You can reshape this (the original question) to just 3 calls of the Dense:
using Flux
den = Flux.Dense(30 => 4)
x = [i + j / 10 for i in 1:10, j in 1:20, b in 1:5]; # 10×20×5
selectdim(x, 2, 1:3); # 10×3×5
x2 = Flux.flatten(selectdim(x, 2, 1:3)) # 30×5
den(x2) # 4×5
# This is what I think your function is, but please provide code which runs:
myguess(den::Dense, sizeOut::Tuple, x; dim=2, plus=2) = mapreduce(
i -> reshape(den(Flux.flatten(selectdim(x, dim, i:i+plus))), sizeOut),
(x1, x2) -> cat(x1, x2; dims=dim),
1:(size(x, dim)-plus)
)
y1 = myguess(den, (4, 1, 5), x); size(y1)
# Original, overlapping windows:
# out[c, i, z] := sum(a,j) w[c, (a, j)], x[a, i+j, z] (j in 1:3)
# Easier problem, non-overlapping:
# out[c, i, z] := sum(a,j) w[c, (a, j)], x[a, j + 3i, z] (j in 1:3)
# reshape:
# out[c, i, z] := sum(aj) w[c, aj], x[aj, 3i, z] (j in 1:3)

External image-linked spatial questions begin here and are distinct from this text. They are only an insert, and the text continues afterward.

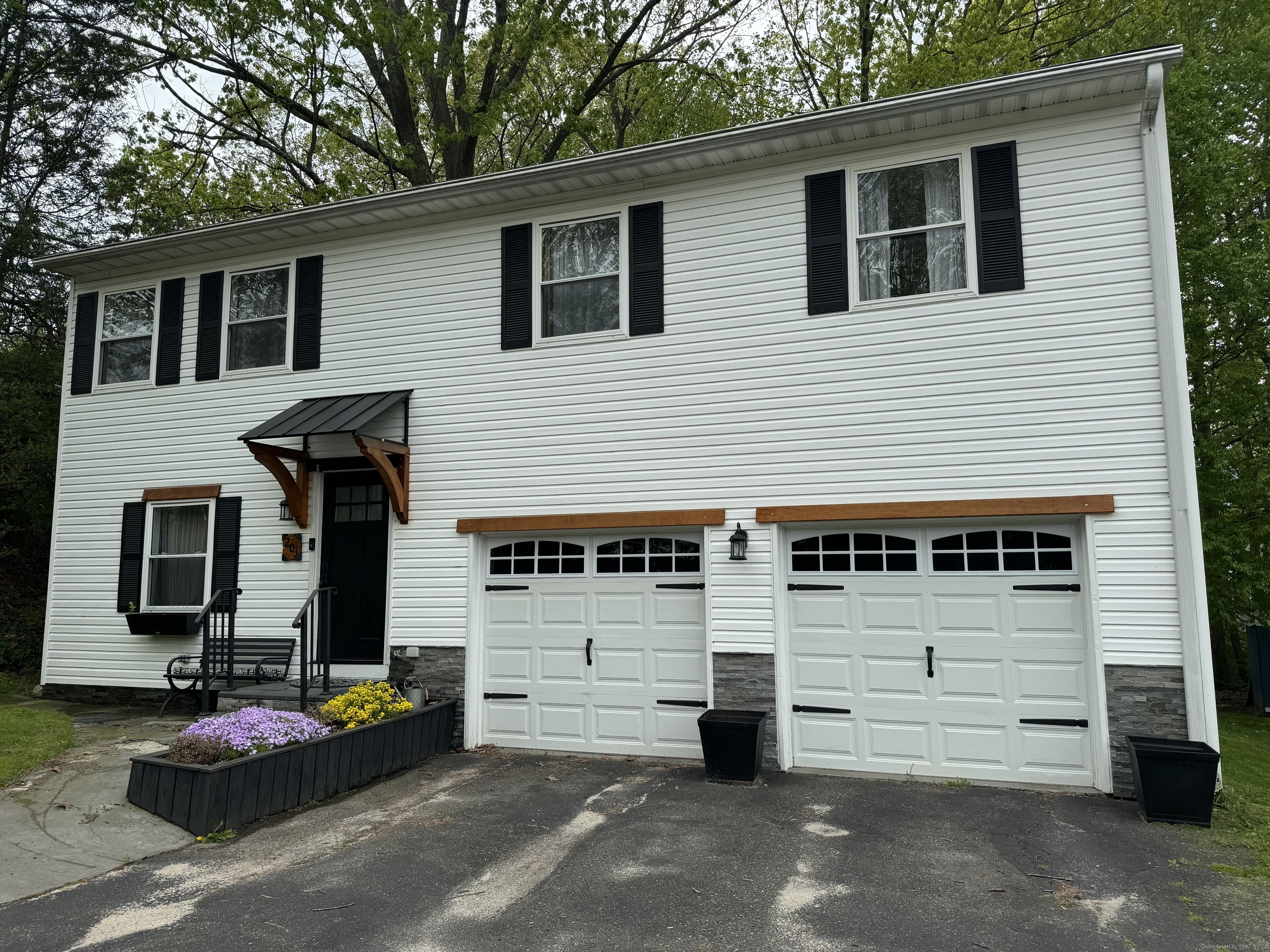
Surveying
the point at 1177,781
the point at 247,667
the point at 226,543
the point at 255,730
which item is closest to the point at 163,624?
the point at 226,543

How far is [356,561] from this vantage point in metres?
9.16

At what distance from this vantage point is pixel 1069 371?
6.93 m

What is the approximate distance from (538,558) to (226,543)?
3736mm

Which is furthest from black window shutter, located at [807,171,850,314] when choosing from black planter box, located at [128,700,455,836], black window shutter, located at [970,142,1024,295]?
black planter box, located at [128,700,455,836]

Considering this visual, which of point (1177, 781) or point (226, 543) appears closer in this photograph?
point (1177, 781)

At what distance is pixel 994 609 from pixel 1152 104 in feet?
13.7

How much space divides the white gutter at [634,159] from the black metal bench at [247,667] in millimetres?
4571

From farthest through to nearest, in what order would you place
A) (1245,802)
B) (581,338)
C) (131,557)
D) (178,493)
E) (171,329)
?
(171,329) < (131,557) < (178,493) < (581,338) < (1245,802)

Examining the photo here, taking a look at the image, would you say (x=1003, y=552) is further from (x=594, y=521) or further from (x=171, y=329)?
(x=171, y=329)

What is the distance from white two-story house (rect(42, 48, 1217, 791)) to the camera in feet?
22.4

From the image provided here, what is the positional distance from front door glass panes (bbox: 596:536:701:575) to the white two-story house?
0.10 ft

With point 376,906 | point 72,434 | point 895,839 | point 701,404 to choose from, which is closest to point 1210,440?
point 701,404

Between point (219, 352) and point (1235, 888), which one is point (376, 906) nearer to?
point (1235, 888)

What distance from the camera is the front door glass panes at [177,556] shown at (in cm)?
982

# then do 3i, 3i+1, 3i+2 separately:
myfun(den, x) = hcat(
den(reshape(x[:, 1:18, :], :, 6, 5)),
den(reshape(x[:, 2:19, :], :, 6, 5)),
den(reshape(x[:, 3:20, :], :, 6, 5)),
);
y3 = myfun(den, x);
y3 ≈ hcat(y1[:, 1:3:end, :], y1[:, 2:3:end, :], y1[:, 3:3:end, :]) # true
# about 10x faster, gradient 15x
I didn’t try on GPU but it ought to work. And I see now more code, after I started… something like this can surely be generalised. plus will control the number of terms you need.
Mine has the 2nd index in a different order, if that matters of course you could fix it… by indexing afterwards, or perhaps by writing some kind of “inner not outer” variant of cat. The indexing x[:, 1:18, :] etc. could also be done better.